The Wahls Protocol has four pillars – diet, exercise, toxin removal, and stress relief. We had been choosing foods and personal care products for several years that had little or no known toxins. We did not elect to do the exercise or stress reduction at the beginning of her radiation program. We chose one-step-at-a-time-approach. Let’s conquer the eating part first and then move on.

Two years later, while still following the Wahls Protocol, my wife and I walked the Camino de Santiago, a 500-mile pilgrimage across Spain. We walked 500 miles in 30 days. We had practice hours daily in preparation for that trek. We completed it without any problems.

Why does the Wahls Protocol work? It provides over 30 essential nutrients the body needs daily. It also provides an alkaline environment for the body. Nutritional balance, restricted total calories, and an alkaline pH are critical for exceptional, long-lasting health. I have no problems with the three diets mentioned in this study. However, the word ‘diet’ implies a temporary diversion from your ‘lifestyle.’

Why not choose a lifestyle that you can remain on every day for the rest of your life? Yes, I understand that some people want to lose weight quickly and embark on a temporary program of reduced calories and increased exercise to get results. A year later, they will return to their usual eating habits and regain that weight.

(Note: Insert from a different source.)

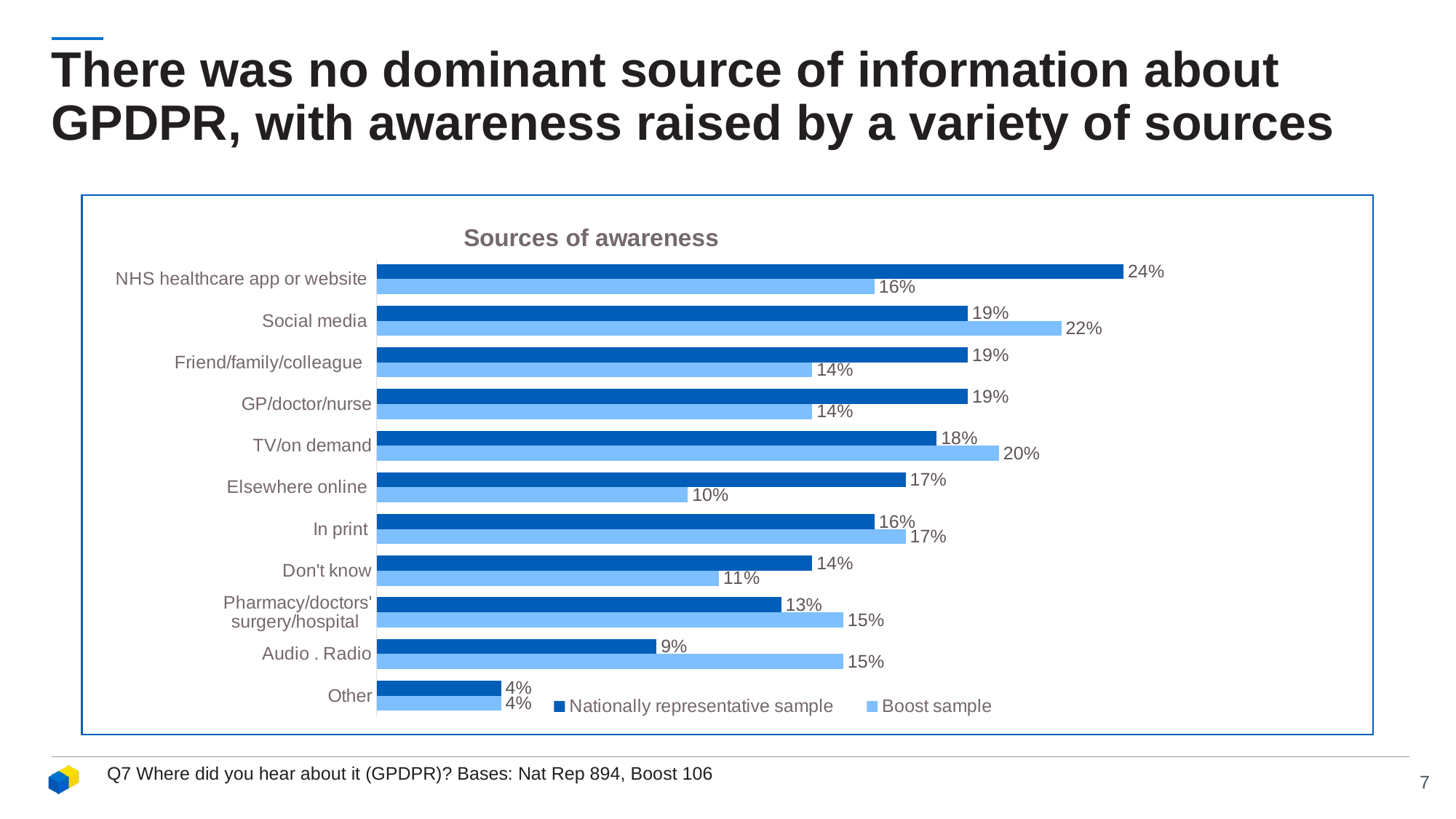
Which is larger for TV/on demand: the Nationally representative sample value or the Boost sample value? Boost sample What kind of chart is shown on the slide? Bar chart What is the value for Elsewhere online in the Boost sample series? 10% Which category has the highest value in the Nationally representative sample series? NHS healthcare app or website How many categories are shown on the chart? 11 What is the title of the chart? Sources of awareness What is the value for Social media in the Boost sample series? 22% What is the difference between the Nationally representative sample and Boost sample values for Audio . Radio? 6% Which category has the lowest value in the Boost sample series? Other What is the value for Pharmacy/doctors' surgery/hospital in the Nationally representative sample series? 13% What is the value for NHS healthcare app or website in the Nationally representative sample series? 24% How many series does the legend list? 2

If your goal is to become healthy, choose a healthy lifestyle – exercise, eating, nutrition, stress relief, etc. – that you can live with for the rest of your life and stick to it. If your goal is to lose weight, choose something you can stick with till you lose the weight you want. Then, chose a healthy lifestyle to continue. Our choices today determine our future health and healthcare expenses.